Créatures et figures
Armé d’un doctorat, il part enseigner aux États-Unis, publie ses premiers livres ( Afriques indociles, Karthala, 1988; La Naissance du maquis dans le Sud-Cameroun, Karthala, 1996; d’autres), milite pour le développement des sciences sociales en Afrique, mais sans parvenir à se poser. La parution, en 2000, de De la postcolonie, aujourd’hui réédité en poche à La Découverte avec une préface inédite de la brillante Nadia Yala Kisukidi, règle sa situation. Le livre lui ouvre les portes de l’université Witwatersrand, à Johannesbourg, où on lui demande de contribuer à la création d’un institut de recherche qu’il dirigera dès 2001.

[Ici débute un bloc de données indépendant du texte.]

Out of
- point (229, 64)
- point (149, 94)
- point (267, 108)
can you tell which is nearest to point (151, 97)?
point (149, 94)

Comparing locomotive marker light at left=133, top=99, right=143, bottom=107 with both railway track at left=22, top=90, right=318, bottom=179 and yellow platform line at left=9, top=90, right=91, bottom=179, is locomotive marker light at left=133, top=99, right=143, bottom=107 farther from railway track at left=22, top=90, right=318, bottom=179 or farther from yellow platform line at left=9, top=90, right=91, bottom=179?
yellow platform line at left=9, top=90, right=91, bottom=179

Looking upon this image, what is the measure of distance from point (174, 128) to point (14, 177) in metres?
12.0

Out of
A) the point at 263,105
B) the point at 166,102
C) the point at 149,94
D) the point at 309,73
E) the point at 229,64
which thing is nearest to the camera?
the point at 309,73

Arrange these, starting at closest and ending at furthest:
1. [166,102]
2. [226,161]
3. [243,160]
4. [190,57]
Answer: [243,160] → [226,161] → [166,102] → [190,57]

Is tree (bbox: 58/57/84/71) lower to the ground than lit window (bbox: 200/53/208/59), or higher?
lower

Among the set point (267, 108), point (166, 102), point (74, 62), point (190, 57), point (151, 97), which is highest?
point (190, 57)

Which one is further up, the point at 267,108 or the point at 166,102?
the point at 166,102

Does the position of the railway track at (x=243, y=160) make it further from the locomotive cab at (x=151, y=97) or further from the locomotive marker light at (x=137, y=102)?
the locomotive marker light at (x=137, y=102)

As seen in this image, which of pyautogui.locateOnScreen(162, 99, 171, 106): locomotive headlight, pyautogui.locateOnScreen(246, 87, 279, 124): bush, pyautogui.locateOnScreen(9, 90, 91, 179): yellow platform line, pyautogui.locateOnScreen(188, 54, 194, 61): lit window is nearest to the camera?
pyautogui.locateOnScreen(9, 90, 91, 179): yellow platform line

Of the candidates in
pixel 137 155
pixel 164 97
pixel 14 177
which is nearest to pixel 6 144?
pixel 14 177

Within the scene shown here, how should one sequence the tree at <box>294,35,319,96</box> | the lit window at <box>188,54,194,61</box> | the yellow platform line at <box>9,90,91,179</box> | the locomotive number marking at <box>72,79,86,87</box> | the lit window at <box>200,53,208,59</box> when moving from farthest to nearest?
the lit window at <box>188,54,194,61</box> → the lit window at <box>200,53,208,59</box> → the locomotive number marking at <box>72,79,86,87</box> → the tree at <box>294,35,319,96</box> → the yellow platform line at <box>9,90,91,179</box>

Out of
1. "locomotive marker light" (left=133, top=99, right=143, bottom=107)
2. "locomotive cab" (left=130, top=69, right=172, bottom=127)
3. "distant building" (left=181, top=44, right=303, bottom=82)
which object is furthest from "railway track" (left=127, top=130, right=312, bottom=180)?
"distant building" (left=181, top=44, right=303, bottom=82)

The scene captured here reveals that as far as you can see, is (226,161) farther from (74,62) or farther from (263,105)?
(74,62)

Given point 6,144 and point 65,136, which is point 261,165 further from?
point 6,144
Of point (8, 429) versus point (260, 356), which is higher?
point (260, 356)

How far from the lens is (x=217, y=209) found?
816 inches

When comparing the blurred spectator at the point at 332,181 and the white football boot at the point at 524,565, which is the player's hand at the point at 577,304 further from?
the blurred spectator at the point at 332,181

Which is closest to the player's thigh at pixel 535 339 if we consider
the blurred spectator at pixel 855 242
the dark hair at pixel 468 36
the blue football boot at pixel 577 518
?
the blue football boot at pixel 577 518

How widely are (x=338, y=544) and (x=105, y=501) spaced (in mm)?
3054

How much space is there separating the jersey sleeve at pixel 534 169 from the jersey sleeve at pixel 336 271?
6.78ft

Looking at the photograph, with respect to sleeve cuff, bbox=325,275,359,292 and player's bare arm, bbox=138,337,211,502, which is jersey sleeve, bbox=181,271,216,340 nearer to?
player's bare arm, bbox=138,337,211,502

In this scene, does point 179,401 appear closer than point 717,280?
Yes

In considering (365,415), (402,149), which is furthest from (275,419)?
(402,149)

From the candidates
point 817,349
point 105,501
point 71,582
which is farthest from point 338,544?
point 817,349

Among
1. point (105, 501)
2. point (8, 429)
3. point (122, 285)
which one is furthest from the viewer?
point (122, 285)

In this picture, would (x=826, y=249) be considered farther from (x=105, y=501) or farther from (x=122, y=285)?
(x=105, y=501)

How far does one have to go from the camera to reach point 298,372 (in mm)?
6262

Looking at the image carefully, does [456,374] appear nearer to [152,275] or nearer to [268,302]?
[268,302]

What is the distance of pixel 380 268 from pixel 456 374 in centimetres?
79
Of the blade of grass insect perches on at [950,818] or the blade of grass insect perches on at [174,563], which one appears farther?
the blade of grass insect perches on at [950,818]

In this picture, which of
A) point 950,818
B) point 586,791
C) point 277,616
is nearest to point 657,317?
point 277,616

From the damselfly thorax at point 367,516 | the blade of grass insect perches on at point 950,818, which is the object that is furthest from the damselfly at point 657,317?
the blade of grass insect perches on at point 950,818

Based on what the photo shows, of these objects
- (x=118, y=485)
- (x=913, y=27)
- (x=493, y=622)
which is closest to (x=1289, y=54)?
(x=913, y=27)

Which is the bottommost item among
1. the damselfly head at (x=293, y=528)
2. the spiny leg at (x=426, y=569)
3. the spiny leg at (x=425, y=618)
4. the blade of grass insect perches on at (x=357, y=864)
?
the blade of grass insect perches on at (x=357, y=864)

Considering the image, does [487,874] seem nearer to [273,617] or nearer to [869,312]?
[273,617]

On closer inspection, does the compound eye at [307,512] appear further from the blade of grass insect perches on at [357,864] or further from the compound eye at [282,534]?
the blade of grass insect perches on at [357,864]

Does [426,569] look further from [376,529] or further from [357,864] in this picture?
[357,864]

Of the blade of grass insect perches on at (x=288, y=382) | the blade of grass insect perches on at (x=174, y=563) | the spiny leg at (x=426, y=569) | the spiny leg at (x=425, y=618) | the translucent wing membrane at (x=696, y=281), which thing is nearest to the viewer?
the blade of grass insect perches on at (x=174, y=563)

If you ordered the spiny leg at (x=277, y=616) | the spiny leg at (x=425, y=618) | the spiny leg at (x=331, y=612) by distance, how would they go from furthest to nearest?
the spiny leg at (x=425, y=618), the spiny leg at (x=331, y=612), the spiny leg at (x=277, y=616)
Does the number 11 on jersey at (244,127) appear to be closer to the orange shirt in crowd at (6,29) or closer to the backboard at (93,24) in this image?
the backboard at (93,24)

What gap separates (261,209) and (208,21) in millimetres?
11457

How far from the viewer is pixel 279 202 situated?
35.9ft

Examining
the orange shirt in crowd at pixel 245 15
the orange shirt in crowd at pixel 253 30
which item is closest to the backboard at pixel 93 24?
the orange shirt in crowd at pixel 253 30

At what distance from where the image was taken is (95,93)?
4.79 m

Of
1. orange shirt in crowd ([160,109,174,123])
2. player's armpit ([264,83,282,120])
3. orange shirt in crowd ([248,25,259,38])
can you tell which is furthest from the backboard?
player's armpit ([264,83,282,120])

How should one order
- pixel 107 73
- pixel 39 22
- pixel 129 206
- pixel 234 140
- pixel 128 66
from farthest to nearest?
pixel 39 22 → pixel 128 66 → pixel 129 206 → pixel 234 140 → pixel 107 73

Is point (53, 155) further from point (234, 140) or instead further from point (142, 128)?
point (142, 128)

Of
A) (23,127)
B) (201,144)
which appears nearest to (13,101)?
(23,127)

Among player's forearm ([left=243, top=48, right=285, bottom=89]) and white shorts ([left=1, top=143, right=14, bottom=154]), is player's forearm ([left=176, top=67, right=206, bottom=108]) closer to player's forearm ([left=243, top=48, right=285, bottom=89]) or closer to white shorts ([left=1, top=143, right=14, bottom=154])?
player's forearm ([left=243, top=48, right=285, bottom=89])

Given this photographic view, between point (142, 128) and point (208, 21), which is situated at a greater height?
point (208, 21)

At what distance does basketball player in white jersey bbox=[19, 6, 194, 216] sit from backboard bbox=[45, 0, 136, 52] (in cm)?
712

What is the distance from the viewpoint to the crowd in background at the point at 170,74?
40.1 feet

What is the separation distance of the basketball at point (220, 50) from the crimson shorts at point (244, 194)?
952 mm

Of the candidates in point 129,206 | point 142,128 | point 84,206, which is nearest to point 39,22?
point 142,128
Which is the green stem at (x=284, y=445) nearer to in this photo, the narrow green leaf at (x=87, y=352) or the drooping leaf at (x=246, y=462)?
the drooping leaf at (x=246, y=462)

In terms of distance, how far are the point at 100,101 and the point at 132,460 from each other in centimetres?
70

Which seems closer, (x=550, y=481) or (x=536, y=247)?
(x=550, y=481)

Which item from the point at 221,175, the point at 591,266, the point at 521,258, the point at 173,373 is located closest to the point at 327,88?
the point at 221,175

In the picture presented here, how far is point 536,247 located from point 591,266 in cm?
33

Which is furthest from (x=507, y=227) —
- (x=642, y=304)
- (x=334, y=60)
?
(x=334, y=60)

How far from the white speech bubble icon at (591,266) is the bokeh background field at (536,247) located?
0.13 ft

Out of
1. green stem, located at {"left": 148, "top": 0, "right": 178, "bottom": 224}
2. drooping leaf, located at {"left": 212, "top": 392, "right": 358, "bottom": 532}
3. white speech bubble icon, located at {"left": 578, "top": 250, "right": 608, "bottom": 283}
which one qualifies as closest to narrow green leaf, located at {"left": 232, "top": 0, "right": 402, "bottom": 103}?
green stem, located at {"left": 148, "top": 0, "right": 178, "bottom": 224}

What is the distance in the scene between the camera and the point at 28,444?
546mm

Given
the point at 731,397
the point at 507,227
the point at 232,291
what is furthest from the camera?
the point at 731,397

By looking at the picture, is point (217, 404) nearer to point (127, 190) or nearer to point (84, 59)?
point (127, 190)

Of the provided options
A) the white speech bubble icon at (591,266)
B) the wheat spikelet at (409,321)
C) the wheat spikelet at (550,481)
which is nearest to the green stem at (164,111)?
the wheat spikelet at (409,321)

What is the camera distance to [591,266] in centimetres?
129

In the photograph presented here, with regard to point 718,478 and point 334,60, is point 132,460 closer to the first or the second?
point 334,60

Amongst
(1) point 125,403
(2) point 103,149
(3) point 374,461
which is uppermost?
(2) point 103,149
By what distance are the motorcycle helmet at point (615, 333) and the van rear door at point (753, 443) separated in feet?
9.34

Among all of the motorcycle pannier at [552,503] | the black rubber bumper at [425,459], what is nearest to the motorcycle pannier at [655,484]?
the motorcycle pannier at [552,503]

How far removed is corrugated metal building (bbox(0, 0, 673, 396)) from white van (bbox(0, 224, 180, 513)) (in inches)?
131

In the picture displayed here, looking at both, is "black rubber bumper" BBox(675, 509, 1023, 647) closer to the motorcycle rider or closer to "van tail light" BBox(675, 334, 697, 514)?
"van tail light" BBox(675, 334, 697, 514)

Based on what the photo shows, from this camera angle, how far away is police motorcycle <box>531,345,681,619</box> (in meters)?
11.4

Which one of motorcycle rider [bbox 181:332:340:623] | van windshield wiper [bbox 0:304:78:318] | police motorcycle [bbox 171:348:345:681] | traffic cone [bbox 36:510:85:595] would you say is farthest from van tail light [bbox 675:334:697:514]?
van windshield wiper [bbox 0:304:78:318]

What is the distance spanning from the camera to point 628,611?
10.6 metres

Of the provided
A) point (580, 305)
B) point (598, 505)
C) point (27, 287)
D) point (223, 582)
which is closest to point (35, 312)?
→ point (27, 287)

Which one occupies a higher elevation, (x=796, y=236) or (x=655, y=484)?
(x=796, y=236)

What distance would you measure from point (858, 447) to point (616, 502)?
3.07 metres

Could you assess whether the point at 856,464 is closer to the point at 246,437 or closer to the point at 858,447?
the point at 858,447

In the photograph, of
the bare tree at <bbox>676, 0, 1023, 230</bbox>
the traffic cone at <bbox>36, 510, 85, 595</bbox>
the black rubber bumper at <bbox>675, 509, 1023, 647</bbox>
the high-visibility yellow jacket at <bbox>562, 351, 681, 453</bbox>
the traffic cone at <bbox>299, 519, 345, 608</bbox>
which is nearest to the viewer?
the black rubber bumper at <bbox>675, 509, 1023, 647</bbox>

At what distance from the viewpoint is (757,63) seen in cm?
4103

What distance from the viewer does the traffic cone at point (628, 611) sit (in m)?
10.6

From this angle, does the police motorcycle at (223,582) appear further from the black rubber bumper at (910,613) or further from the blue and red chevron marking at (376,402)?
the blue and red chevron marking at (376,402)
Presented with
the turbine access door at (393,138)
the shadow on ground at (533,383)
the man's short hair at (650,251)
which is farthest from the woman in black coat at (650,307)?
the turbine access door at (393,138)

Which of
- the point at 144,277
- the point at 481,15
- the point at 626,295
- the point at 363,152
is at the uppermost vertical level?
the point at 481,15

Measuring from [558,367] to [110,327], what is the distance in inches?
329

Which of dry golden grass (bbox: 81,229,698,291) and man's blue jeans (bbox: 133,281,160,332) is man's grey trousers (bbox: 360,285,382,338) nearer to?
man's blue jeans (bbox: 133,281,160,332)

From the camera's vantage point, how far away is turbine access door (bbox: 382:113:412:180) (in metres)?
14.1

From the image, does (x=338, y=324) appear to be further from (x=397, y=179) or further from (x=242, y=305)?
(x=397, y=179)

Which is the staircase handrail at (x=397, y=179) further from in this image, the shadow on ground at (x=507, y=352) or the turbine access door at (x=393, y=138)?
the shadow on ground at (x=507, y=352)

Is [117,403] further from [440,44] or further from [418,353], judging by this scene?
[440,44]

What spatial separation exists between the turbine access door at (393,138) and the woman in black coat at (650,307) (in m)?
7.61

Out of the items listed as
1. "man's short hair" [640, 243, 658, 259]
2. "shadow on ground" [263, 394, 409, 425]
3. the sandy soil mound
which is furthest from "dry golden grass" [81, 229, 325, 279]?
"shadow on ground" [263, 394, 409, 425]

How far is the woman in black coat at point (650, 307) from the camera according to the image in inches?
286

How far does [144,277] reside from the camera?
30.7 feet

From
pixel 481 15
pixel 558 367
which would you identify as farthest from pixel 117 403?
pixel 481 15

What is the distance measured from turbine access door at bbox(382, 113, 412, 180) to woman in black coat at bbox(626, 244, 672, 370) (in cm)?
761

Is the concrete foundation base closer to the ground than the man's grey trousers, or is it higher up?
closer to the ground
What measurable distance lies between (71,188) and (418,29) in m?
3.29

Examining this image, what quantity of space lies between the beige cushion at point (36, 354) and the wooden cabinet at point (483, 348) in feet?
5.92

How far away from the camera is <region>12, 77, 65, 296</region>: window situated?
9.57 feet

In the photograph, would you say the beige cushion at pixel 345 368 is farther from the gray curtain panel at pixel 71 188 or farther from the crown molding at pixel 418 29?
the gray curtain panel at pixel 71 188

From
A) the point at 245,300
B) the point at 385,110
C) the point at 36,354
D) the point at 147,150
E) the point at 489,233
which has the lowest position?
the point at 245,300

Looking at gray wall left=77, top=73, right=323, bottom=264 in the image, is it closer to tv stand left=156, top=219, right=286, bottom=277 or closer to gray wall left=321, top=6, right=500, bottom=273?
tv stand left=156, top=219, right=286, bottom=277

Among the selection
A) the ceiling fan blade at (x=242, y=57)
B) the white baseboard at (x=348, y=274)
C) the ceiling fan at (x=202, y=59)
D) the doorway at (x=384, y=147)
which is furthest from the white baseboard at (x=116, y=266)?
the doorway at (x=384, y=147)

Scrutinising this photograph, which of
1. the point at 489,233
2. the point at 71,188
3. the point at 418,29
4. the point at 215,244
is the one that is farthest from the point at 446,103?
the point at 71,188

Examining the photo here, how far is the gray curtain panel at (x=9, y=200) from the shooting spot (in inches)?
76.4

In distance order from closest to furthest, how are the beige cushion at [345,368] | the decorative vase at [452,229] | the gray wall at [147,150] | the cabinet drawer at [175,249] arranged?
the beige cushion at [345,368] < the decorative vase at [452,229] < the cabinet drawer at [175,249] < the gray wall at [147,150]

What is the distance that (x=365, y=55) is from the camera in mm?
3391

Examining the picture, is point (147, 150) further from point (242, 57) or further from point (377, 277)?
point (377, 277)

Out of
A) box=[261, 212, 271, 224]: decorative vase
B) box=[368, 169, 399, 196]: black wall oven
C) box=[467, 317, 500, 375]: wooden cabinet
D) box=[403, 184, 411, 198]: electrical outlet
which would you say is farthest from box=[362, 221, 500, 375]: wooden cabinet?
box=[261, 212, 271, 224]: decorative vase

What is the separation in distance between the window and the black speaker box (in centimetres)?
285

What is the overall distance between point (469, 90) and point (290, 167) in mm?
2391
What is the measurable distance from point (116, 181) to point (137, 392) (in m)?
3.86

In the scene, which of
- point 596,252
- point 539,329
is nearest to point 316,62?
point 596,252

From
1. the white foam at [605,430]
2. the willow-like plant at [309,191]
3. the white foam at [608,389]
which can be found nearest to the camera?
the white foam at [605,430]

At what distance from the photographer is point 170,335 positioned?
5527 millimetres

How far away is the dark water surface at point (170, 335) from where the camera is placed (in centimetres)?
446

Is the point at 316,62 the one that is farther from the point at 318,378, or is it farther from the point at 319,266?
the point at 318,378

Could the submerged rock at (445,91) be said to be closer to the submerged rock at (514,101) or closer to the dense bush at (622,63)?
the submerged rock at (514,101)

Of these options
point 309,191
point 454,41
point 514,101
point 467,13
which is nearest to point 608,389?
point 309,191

Depuis, sa production intellectuelle tout à fait singulière n’a cessé de se développer -et de dessiner une image nouvelle de l’Afrique et de la pensée qui s’y fomente, peuplée de créatures, de figures et d’idées sans comparaison avec ce qui se réfléchit en Europe. Ces créatures et ces figures, toutefois, sont avant tout les produits abandonnés derrière elles par les autorités coloniales -les blessures et les cauchemars, créés par elles et que leurs récits tentent aujourd’hui de gommer. Ce sont des figures du désir pour les corps de couleur, d’ivrognerie satisfaite, de torture et de violence, de mépris et de sa justification au nom de la religion, de la démocratie ou d’on ne sait trop quel principe commode. Pour décrire ce paysage politique, Mbembe a forgé un néologisme qui a fait le tour du monde: « nécropolitique » -comme on parlerait de nécropole. L’imaginaire post-colonial est un imaginaire de la mort vivante, de la violence faite vie, de l’attrition des corps comme condition de leur action. Dans Brutalisme, son dernier livre, la perspective s’élargit encore: désormais, aux corps et aux imaginaires, Mbembe rajoute les murs, les routes, les bâtiments- toute l’architecture des ruines de béton qui forme l’ordinaire des villes d’Afrique et, au-delà d’elle, de la condition mondiale sous le joug néolibéral. Glaçant et indispensable.
Brutalisme
D’Achille Mbembe, éditions La Découverte, 246 pages.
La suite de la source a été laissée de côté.